Il dolore del poeta è causato soprattutto dalle disgrazie familiari che hanno colto impreparata l’intera famiglia. Si aggiunge la lacerante esperienza dalla visione di Roma occupata e dell’Italia straziata dalla guerra. Non solo, la morte del figlio che è un evento sconvolgente, ma, anche le altre perdite. Col fratello muore infatti l’ultimo testimone dell’infanzia del poeta. Lo straziante grido del dolore emerge così in tutte le sue liriche.

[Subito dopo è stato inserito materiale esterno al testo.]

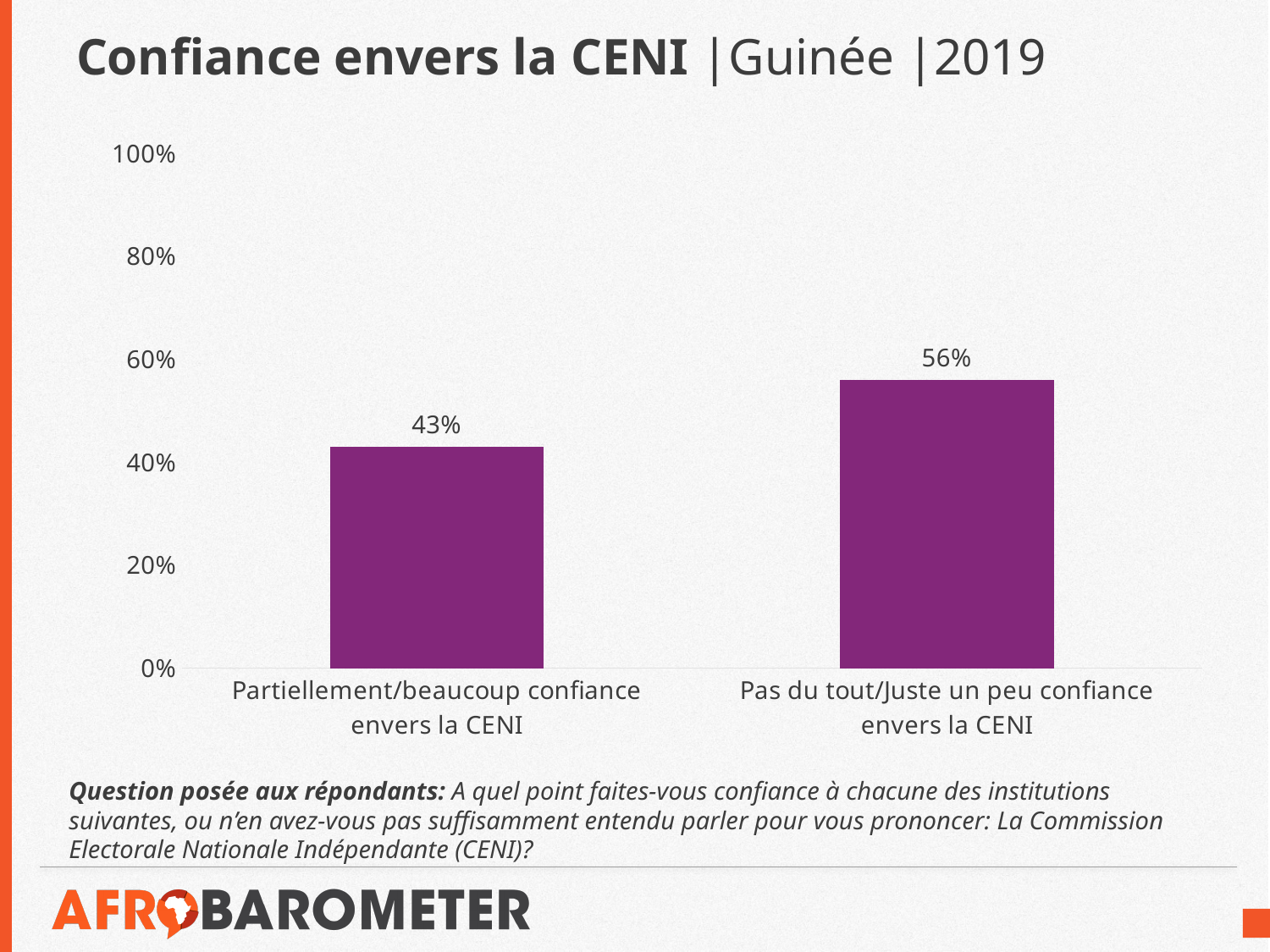
Is the value for "Pas du tout/Juste un peu confiance envers la CENI" greater or less than 40%? greater Is the value for "Partiellement/beaucoup confiance envers la CENI" greater or less than 60%? less What colour are the bars in the chart? Purple How many categories are shown in the chart? 2 Which category has the highest value? Pas du tout/Juste un peu confiance envers la CENI What is the title of the chart? Confiance envers la CENI | Guinée | 2019 What is the value for "Partiellement/beaucoup confiance envers la CENI"? 43% What kind of chart is shown on the slide? Bar chart Which is larger: the value for "Partiellement/beaucoup confiance envers la CENI" or the value for "Pas du tout/Juste un peu confiance envers la CENI"? Pas du tout/Juste un peu confiance envers la CENI What is the value for "Pas du tout/Juste un peu confiance envers la CENI"? 56% Which category has the lowest value? Partiellement/beaucoup confiance envers la CENI What is the difference between the value for "Pas du tout/Juste un peu confiance envers la CENI" and the value for "Partiellement/beaucoup confiance envers la CENI"? 13%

La prosa si fa gridata e piena di un affanno che rivela tutta la stanchezza di una vita piena di dolore. Non si può tuttavia parlare di autocommiserazione, in quanto il suo non è atteggiamento passivo, ma espressione di forza.  Anche nel dolore personale Ungaretti non si isola, ma s’immedesima nel ruolo di cantore dell’umano dolore, non solo del proprio. E in tal senso, anche nelle composizioni con un tema più intimo e personale, si avverte il senso di solidarietà che unisce i sofferenti singoli. Il Dolore fu scritto piangendo.

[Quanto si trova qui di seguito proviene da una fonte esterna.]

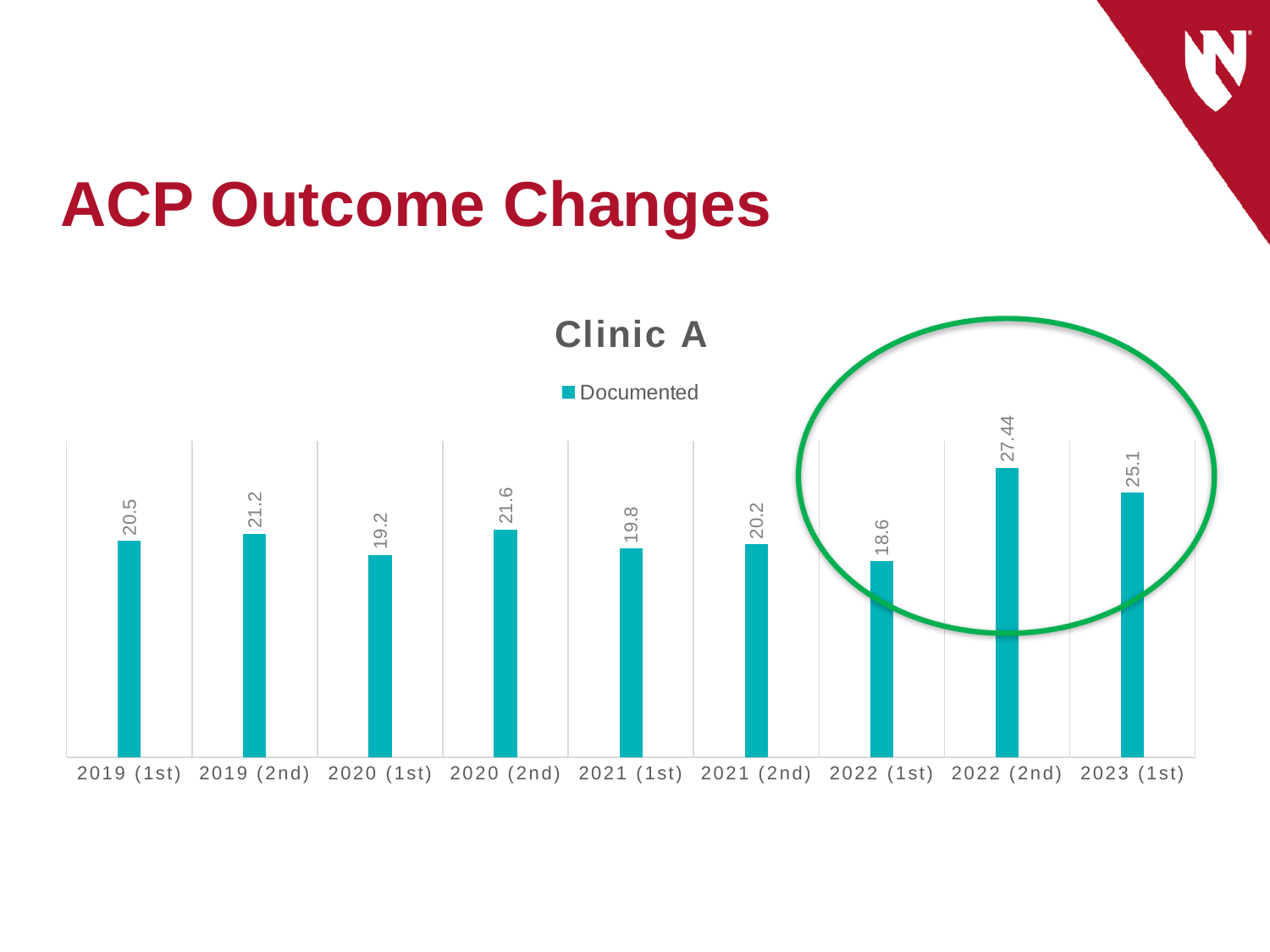
What kind of chart is shown? Bar chart What is the difference between the Documented values for 2022 (2nd) and 2022 (1st)? 8.84 What is the Documented value for 2022 (2nd)? 27.44 How many series does the legend list? 1 What is the title of the chart? Clinic A What is the Documented value for 2019 (1st)? 20.5 Which period has the lowest Documented value? 2022 (1st) Which period has the highest Documented value? 2022 (2nd) Which is larger, the Documented value for 2019 (2nd) or for 2021 (1st)? 2019 (2nd) What is the difference between the Documented values for 2020 (2nd) and 2020 (1st)? 2.4 What is the Documented value for 2023 (1st)? 25.1 How many periods are shown on the x axis? 9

Giorno per giorno, di Giuseppe Ungaretti

1

“Nessuno, mamma, ha mai sofferto tanto…”
E il volto già scomparso
ma gli occhi ancora vivi
dal guanciale volgeva alla finestra,
e riempivano passeri la stanza
verso le briciole dal babbo sparse
per distrarre il suo bimbo…

2

Ora potrò baciare solo in sogno
le fiduciose mani…
E discorro, lavoro,
sono appena mutato, temo, fumo…
Come si può ch’io regga a tanta notte?…

3

Mi porteranno gli anni
chissà quali altri orrori,
ma ti sentivo accanto,
m’avresti consolato…

4

Mai, non saprete mai come m’illumina
l’ombra che mi si pone a lato, timida,
quando non spero più…

5

Ora dov’è, dov’è l’ingenua voce
che in corsa risuonando per le stanze,
sollevava dai crucci un uomo stanco?…
La terra l’ha disfatta, la protegge
un passato di favola…

6

Ogni altra voce è un’eco che si spegne
ora che una mi chiama
dalle vette immortali…

7

In cielo cerco il tuo felice volto,
ed i miei occhi in me null’altro vedano
quando anch’essi vorrà chiudere Iddio…

8

E t’amo, t’amo, ed è continuo schianto!…

9

Inferocita terra, immane mare
mi separa dal luogo della tomba
dove ora si disperde
il martoriato corpo…
Non conta… Ascolto sempre più distinta
quella voce d’anima
che non seppi difendere quaggiù…
M’isola, sempre più festosa e amica
di minuto in minuto,
nel suo segreto semplice…

10

Sono tornato ai colli, ai pini amati
e del ritmo dell’aria il patrio accento
che non riudrò con te,
mi spezza ad ogni soffio…

11

Passa la rondine e con essa estate,
e anch’io, mi dico, passerò…
Ma resti dell’amore che mi strazia
non solo segno un breve appannamento
se dall’inferno arrivo a qualche quiete…

12

Sotto la scure il disilluso ramo
cadendo si lamenta appena, meno
che non la foglia al tocco della brezza…
E fu la furia che abbatté la tenera
forma e la premurosa
carità d’una voce mi consuma…

13

Non più furori reca a me l’estate,
né primavera i suoi presentimenti;
puoi declinare, autunno,
con le tue stolte glorie:
per uno spoglio desiderio, inverno
distende la stagione più clemente!…

14

Già m’è nelle ossa scesa
l’autunnale secchezza,
ma, protratto dalle ombre,
sopravviene infinito
un demente fulgore:
la tortura segreta del crepuscolo
inabissato…

15

Rievocherò senza rimorso sempre
un’incantevole agonia di sensi?
Ascolta, cieco: “Un’anima è partita
dal comune castigo ancora illesa…”

Mi abbatterà meno di non più udire
i gridi vivi della sua purezza
che di sentire quasi estinto in me
il fremito pauroso della colpa?

16

Agli abbagli che squillano dai vetri
squadra un riflesso alla tovaglia l’ombra,
tornano al lustro labile d’un orcio
gonfie ortensie dall’aiuola, un rondone ebbro,
il grattacielo in vampe delle nuvole,
sull’albero, saltelli d’un bimbetto…

Inesauribile fragore di onde
si dà che giunga allora nella stanza
e alla freschezza inquieta d’una linea
azzurra, ogni parete si dilegua…

17

Fa dolce e forse qui vicino passi
dicendo: “Questo sole e tanto spazio
ti calmino. Nel puro vento udire
puoi il tempo camminare e la mia voce.
Ho in me raccolto a poco a poco e chiuso
Lo slancio muto della tua speranza.
Sono per te l’aurora e intatto giorno”.